**Entries**.
** Begin **

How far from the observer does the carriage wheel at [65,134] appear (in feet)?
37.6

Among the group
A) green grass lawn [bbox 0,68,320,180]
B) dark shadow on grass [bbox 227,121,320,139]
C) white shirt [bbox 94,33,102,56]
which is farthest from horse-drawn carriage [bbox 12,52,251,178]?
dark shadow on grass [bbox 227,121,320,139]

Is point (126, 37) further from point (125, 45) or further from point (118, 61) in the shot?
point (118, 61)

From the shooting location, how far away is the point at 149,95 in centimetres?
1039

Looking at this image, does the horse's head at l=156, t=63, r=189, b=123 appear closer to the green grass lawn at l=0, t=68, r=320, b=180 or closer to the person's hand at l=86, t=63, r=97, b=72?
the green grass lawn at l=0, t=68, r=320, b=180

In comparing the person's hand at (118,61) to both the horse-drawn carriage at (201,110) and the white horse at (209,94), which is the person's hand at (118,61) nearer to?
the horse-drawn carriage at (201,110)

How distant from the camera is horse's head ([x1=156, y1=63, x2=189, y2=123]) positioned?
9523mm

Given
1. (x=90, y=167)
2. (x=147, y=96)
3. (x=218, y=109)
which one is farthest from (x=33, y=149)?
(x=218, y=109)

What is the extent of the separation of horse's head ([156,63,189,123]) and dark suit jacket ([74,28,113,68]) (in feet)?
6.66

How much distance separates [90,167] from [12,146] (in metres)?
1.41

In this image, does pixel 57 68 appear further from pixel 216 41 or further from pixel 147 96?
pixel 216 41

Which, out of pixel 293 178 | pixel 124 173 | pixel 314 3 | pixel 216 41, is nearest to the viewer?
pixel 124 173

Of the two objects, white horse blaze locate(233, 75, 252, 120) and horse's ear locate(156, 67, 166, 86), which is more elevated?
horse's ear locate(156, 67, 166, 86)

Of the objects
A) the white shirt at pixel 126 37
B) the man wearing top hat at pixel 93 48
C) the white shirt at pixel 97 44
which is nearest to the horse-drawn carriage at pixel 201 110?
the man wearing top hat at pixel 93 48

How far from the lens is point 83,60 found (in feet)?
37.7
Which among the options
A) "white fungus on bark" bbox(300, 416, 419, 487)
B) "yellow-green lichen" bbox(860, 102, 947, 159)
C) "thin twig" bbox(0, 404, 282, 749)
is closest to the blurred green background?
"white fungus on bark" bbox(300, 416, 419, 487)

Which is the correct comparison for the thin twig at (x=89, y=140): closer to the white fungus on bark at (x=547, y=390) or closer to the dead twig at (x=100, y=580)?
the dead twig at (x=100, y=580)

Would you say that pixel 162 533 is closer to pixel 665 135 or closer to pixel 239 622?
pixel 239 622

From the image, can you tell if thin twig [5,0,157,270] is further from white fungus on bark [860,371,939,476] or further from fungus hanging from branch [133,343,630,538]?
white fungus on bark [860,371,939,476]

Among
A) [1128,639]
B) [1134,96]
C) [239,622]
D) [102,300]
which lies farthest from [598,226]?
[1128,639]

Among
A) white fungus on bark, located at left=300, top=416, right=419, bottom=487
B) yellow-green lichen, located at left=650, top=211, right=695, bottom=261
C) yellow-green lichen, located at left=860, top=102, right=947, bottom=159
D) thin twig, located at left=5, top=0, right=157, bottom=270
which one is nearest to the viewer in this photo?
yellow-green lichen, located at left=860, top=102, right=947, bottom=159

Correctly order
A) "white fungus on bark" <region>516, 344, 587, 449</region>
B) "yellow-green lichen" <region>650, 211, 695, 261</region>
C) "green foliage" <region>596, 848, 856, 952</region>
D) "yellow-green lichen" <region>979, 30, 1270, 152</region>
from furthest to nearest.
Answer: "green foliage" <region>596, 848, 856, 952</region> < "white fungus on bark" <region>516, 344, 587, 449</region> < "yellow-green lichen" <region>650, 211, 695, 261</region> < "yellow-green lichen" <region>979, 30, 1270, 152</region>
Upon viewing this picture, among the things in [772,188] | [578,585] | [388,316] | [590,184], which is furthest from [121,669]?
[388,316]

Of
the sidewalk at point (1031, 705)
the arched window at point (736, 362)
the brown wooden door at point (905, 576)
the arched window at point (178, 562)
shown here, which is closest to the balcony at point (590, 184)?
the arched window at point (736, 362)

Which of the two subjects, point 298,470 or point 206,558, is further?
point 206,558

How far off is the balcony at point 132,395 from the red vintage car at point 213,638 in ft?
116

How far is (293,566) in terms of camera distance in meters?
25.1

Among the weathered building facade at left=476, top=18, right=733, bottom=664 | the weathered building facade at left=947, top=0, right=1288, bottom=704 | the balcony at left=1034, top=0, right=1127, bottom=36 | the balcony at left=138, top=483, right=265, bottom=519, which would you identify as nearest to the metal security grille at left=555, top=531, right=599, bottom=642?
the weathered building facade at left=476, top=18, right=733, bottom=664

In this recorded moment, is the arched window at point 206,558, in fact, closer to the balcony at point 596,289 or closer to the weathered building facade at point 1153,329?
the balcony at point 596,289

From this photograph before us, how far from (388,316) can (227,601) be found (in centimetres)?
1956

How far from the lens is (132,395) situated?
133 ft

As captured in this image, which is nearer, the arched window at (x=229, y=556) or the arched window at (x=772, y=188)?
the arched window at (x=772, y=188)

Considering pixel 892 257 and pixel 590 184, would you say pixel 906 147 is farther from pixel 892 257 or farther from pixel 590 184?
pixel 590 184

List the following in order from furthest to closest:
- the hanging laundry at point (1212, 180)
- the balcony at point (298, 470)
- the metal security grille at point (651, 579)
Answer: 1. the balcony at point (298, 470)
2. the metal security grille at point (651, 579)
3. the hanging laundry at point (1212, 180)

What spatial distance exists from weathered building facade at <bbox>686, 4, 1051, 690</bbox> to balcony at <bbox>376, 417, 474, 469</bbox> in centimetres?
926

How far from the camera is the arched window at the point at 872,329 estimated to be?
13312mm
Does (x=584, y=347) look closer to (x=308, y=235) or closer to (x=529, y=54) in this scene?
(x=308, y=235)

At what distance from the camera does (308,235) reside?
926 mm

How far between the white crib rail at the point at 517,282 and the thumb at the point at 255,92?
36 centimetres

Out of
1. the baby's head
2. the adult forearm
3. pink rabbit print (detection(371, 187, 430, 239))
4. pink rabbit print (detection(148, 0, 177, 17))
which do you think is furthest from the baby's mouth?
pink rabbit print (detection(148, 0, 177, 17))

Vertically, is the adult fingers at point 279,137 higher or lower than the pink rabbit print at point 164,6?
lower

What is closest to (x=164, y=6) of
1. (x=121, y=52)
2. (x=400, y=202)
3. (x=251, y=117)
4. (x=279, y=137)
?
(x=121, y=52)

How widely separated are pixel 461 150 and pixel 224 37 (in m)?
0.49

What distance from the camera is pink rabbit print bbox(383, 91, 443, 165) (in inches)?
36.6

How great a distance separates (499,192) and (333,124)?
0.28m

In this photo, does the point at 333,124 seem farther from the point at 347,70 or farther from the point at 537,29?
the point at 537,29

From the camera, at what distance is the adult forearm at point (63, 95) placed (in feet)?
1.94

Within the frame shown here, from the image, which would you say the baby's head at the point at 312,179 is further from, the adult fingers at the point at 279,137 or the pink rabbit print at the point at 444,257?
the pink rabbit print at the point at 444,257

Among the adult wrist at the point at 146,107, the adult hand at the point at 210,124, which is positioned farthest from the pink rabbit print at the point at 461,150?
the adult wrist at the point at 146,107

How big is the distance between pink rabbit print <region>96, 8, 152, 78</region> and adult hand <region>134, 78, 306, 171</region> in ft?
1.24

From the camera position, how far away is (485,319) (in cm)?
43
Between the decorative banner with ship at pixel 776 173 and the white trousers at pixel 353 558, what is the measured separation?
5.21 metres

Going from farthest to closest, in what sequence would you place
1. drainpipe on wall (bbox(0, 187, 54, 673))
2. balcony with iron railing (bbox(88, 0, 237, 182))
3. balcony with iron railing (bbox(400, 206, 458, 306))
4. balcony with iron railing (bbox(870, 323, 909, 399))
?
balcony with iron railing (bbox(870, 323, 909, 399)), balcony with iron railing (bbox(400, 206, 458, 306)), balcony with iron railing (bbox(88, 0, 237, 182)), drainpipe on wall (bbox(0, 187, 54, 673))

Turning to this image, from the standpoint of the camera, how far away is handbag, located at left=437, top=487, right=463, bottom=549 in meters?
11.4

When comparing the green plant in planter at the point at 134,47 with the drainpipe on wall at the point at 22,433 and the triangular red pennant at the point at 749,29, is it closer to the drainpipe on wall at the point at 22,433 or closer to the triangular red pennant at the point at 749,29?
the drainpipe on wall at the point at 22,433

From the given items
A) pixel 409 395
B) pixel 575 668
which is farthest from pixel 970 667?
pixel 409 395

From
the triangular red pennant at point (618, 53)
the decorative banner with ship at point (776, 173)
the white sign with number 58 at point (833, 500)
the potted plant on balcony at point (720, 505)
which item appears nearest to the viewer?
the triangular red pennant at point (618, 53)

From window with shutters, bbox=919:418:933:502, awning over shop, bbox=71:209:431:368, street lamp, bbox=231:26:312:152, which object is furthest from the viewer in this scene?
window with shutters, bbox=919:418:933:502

** End **

**Exercise**.
Return the lines beginning at the one that contains "When comparing the" and continuing through the last line of the data, exactly as they stand and without any others.

**Answer to this problem**.
When comparing the green plant in planter at the point at 134,47 with the drainpipe on wall at the point at 22,433 and the triangular red pennant at the point at 749,29, is it closer to the drainpipe on wall at the point at 22,433 or closer to the triangular red pennant at the point at 749,29?
the drainpipe on wall at the point at 22,433

From the given items
A) pixel 409 395
B) pixel 575 668
which is farthest from pixel 970 667?
pixel 409 395

From
the triangular red pennant at point (618, 53)
the decorative banner with ship at point (776, 173)
the white sign with number 58 at point (833, 500)
the potted plant on balcony at point (720, 505)
which item appears nearest to the viewer?
the triangular red pennant at point (618, 53)

From window with shutters, bbox=919:418:933:502, awning over shop, bbox=71:209:431:368, street lamp, bbox=231:26:312:152, which object is furthest from the viewer in this scene?
window with shutters, bbox=919:418:933:502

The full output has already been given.